O problema é que os pomares do Algarve produziram menos laranjas de Verão do que o normal. “As campanhas dos citrinos são entre 1 de Outubro e 30 de Setembro do ano seguinte. E normalmente conseguimos ter laranja no Verão das variedades Valencia Late e Dom João”, explicou ao Azul Marta Afonso, técnica da associação empresarial Algar Orange – Associação de Operadores de Citrinos do Algarve. Mas estas variedades foram as mais afectadas pela redução de produção.

“Acabou por terminar mais cedo a campanha destas laranjas, do grupo das laranjas comuns. Pode-se dizer que terminou no final de Julho. Em Agosto ainda havia alguma laranja no mercado, mas já não era uma quantidade significativa, que se pudesse dizer que havia no mercado citrinos do Algarve”, relata Marta Afonso.

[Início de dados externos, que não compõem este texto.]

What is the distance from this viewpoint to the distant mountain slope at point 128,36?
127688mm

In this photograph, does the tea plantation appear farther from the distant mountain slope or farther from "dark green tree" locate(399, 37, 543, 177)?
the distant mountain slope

Normalmente, há sempre citrinos portugueses no mercado – sendo que o Algarve representa mais de 70% da produção nacional, segundo a Algar Orange – porque os produtores conseguem colar as variedades de Verão com as primeiras laranjas-de-umbigo, Newhall e Navelina, que surgem no Outono. Mas este ano houve um hiato significativo, ocupado pelas laranjas importadas, da África do Sul.

Ano farto, ano parco

Quais são os motivos de ter sido fraca a colheita das laranjas de Verão? Podemos relacionar isto com as alterações climáticas? As laranjas estão na linha da frente dos riscos do aquecimento global, por causa da seca que ronda o Alentejo e o Algarve?

“Tem a ver com factores climáticos, mas não necessariamente com a seca. Os factores climáticos são complexos, não se pode dizer que haja um factor determinante, que se diga assim, pumba! Há todo um conjunto”, começa por dizer Amílcar Duarte, director da licenciatura em Agronomia na Universidade do Algarve e especialista em fruticultura, que tem coordenado e participado em diversos projectos de investigação relacionados com a produção de citrinos.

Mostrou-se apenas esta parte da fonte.